--- Problem description ---
Search the data for the word "charset" and copy out every line that has it.

--- Records provided ---
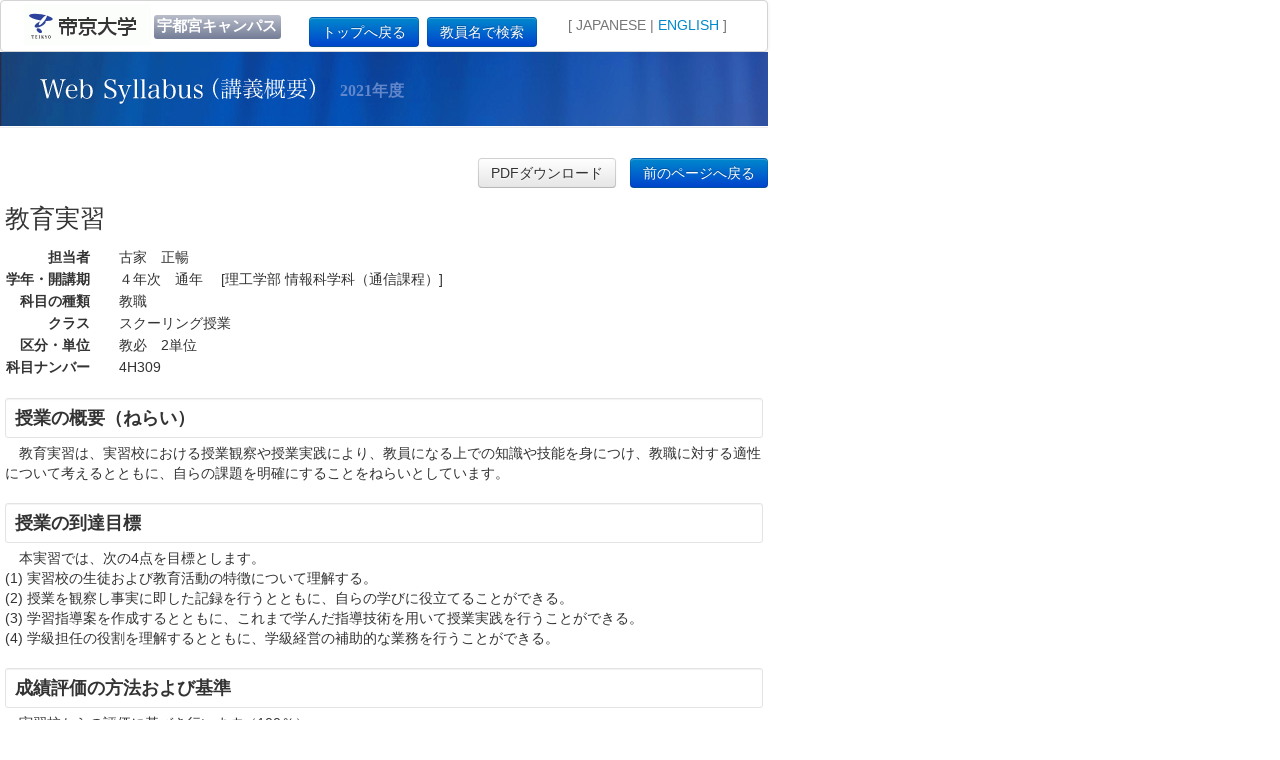

--- FILE ---
content_type: text/html; charset=utf-8
request_url: https://www.e-campus.gr.jp/syllabus/kanri/utsunomiya/public/syllabus/2021/show/15292
body_size: 8785
content:
<!DOCTYPE html><html lang="ja"><head><meta charset="utf-8"></meta><meta content="IE=Edge,chrome=1" http-equiv="X-UA-Compatible"></meta><meta content="width=device-width, initial-scale=1.0" name="viewport"></meta><title>帝京大学 宇都宮キャンパス</title><meta content="authenticity_token" name="csrf-param"></meta>
<meta content="C5e142p9Ijesb8CVn5sz0C2NjnSVxQgHqS2IIU5fwLQ=" name="csrf-token"></meta><!--Le HTML5 shim, for IE6-8 support of HTML elements--><!--[if lt IE 9]><script src="http://html5shim.googlecode.com/svn/trunk/html5.js" type="text/javascript"></script><![endif]--><link href="/syllabus/kanri/utsunomiya/assets/public-08af118dbea0beb5ecc7fde1b698e693.css" media="all" rel="stylesheet" type="text/css"></link><link href="/syllabus/kanri/utsunomiya/assets/print-d31aef1ac5bebabbef15dbf1c139adeb.css" media="print" rel="stylesheet" type="text/css"></link><link href="images/apple-touch-icon-144x144.png" rel="apple-touch-icon-precomposed" sizes="144x144"></link><link href="images/apple-touch-icon-114x114.png" rel="apple-touch-icon-precomposed" sizes="114x114"></link><link href="images/apple-touch-icon-72x72.png" rel="apple-touch-icon-precomposed" sizes="72x72"></link><link href="images/apple-touch-icon.png" rel="apple-touch-icon-precomposed"></link><link href="images/favicon.ico" rel="shortcut icon"></link><style type="text/css">#syllabus-header #title {
  margin-bottom: 1em;
}
#syllabus-header #title span {
  display: inline-block;
}
#syllabus-header #title .ja {
  font-size: 180%;
  margin-right: 2em;
}
#syllabus-header #title .en {
  font-size: 140%;
}
#syllabus-header #title .subtitle {
  font-size: 140%;
  margin-right: 2em;
}
#syllabus-header table {
  width: 100%;
}
#syllabus-header table th {
  text-align: right;
  vertical-align: top;
}
#syllabus-header table td {
  padding-left: 2em;
}
</style><style type="text/css">.well.well-small.well-title {
  margin-bottom: 0px;
}
.well.well-small.well-title-p {
  margin-bottom: 5px;
}
div.section {
  margin-top: 20px;
}
.section .well {
  background-color: white;
}</style></head><body id="to-top"><div class="navbar navbar-fluid-top" style="background-color: white; margin: 0px; width:768px"><div class="navbar-inner" style="background-color: white; background-image: none;"><div class="container-fluid"><div class="pull-left"><a href="/syllabus/kanri/utsunomiya/public/syllabus/index" class="brand" style="padding: 3px"><img alt="帝京大学" src="/syllabus/kanri/utsunomiya/assets/logo-1d616d0d7dd294e4eb6ae1697414486c.gif"></img></a></div><div class="pull-left"><div class="banner">宇都宮キャンパス</div></div><div class="pull-left" style="margin-top: 6px; margin-left: 2em;"><a href="/syllabus/kanri/utsunomiya/public/syllabus/index" class="btn btn-primary">トップへ戻る</a></div><div class="pull-left" style="margin-top: 6px; margin-left: 8px;"><a href="/syllabus/kanri/utsunomiya/public/syllabus/2021/teacher_index/%E3%82%A2" class="btn btn-primary">教員名で検索</a></div><div class="pull-right english-japanese-bridge" style="margin-top: 14px;">[ JAPANESE | <a href="/syllabus/kanri/utsunomiya/public/en/syllabus/2021/show/15292">ENGLISH</a> ]</div></div></div></div><div class="container container-no-margin"><div class="row"><div class="span12" style="width: 768px;"><div class="page-header public-title" style="margin-top: 0px;"><span class="nendo">2021年度</span></div><div style="overflow: hidden;"><div class="pull-right"><a href="/syllabus/kanri/utsunomiya/public/syllabus/2021/pdf/15292" class="btn btn-default pdf-download">PDFダウンロード</a>　<a href="javascript:history.back()" class="btn btn-primary">前のページへ戻る</a></div></div><br /><div style="margin-left:5px;margin-right:5px"><div id="syllabus-header"><div id="title"><span class="ja">教育実習</span></div><table><colgroup><col style="width: 6em;"></col><col style="width: 11em;"></col><col></col></colgroup><tbody><tr><th>担当者</th><td colspan="2">古家　正暢</td></tr><tr><th style="white-space: nowrap;">学年・開講期</th><td colspan="2">４年次　通年　 [理工学部 情報科学科（通信課程）]<br /></td></tr><tr><th style="white-space: nowrap;">科目の種類</th><td colspan="2">教職<br /></td></tr><tr><th style="white-space: nowrap;">クラス</th><td colspan="2">スクーリング授業<br /></td></tr><tr><th style="white-space: nowrap;">区分・単位</th><td colspan="2">教必　2単位</td></tr><tr><th style="white-space: nowrap;">科目ナンバー</th><td colspan="2">4H309</td></tr></tbody></table></div><div class="section"><h4 class="well well-small well-title-p">授業の概要（ねらい）</h4><p>　教育実習は、実習校における授業観察や授業実践により、教員になる上での知識や技能を身につけ、教職に対する適性について考えるとともに、自らの課題を明確にすることをねらいとしています。</p></div><div class="section"><h4 class="well well-small well-title-p">授業の到達目標</h4><p>　本実習では、次の4点を目標とします。<br />(1) 実習校の生徒および教育活動の特徴について理解する。<br />(2) 授業を観察し事実に即した記録を行うとともに、自らの学びに役立てることができる。<br />(3) 学習指導案を作成するとともに、これまで学んだ指導技術を用いて授業実践を行うことができる。<br />(4) 学級担任の役割を理解するとともに、学級経営の補助的な業務を行うことができる。</p></div><div class="section"><h4 class="well well-small well-title-p">成績評価の方法および基準</h4><p>　実習校からの評価に基づき行います（100％）。<br />教育実習へのフィードバックは、指導教諭より口頭や「教育実習日誌」へのコメントなどによって行われます。<br /></p></div><div class="section"><h4 class="well well-small well-title">教科書・参考文献</h4><table class="table table-condensed table-bordered"><thead><th style="width: 3em">種別</th><th>書名</th><th>著者・編者</th><th>発行所</th></thead><tbody><tr><td>教科書</td><td>〇「教育実習日誌」<br />〇教育実習を考える会（編）『新編　教育実習の常識―事例に基づく必須66項』　蒼丘書林　2000<br />　ISBN: 9784915442117</td><td></td><td></td></tr><tr><td>参考文献</td><td></td><td></td><td></td></tr></tbody></table></div><div class="section"><h4 class="well well-small well-title-p">準備学修の内容</h4><p>〇指導教諭の指示に基づき、教材研究や学習指導案の作成等に取り組みます。（自分が納得するまで…）<br />〇毎日の実習を振り返り「教育実習日誌」に記録します。（1時間）</p></div><div class="section"><h4 class="well well-small well-title-p">その他履修上の注意事項</h4><p>＊各実習校の担当教諭と綿密に連絡を取りながら進める。<br />＊万が一、トラブルや不安なことなどがあれば、早期に教職課程担当教員もしくは教務チームまで連絡する。</p></div><div class="section"><h4 class="well well-small well-title">授業内容</h4><p>★中学校では4週間（約160時間）、高等学校では2週間（約80時間）の教育実習が実施されます。<br />　実際の実習は、各実習校の規定に基づき指導教諭の指導によって行われますが、おもに次のような内容が含まれます。<br />　　〇ガイダンス（管理職・教務主任・生活指導主任・教科担当等）<br />　　〇授業観察（担当教科・担当学級）<br />　　〇授業実践（研究授業・研究協議会を含む）<br />　　〇学級活動・ホームルーム活動等学級経営への参加<br />　　〇学校行事（運動会・体育祭等）への参加および事前準備・後片付け<br />　　〇教材研究・授業準備</p></div></div><br /><div style="overflow: hidden;"><div class="pull-right"><a href="javascript:history.back()" class="btn btn-primary">前のページへ戻る</a></div></div></div></div></div><div class="navbar navbar-fluid-bottom" style="margin-top: 50px; width:768px"><div class="navbar-inner"><div class="container-fluid"><footer><div class="pull-right"><p style="padding-top:15px">Copyright(C) Teikyo University. All rights Reserved.</p></div></footer></div></div></div><!--Javascripts
\==================================================--><!--Placed at the end of the document so the pages load faster--><script src="/syllabus/kanri/utsunomiya/assets/public-76a2a9a03c7d473546d53df2839e3545.js" type="text/javascript"></script></body></html>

--- Answer to this task ---
content_type: text/html; charset=utf-8
<!DOCTYPE html><html lang="ja"><head><meta charset="utf-8"></meta><meta content="IE=Edge,chrome=1" http-equiv="X-UA-Compatible"></meta><meta content="width=device-width, initial-scale=1.0" name="viewport"></meta><title>帝京大学 宇都宮キャンパス</title><meta content="authenticity_token" name="csrf-param"></meta>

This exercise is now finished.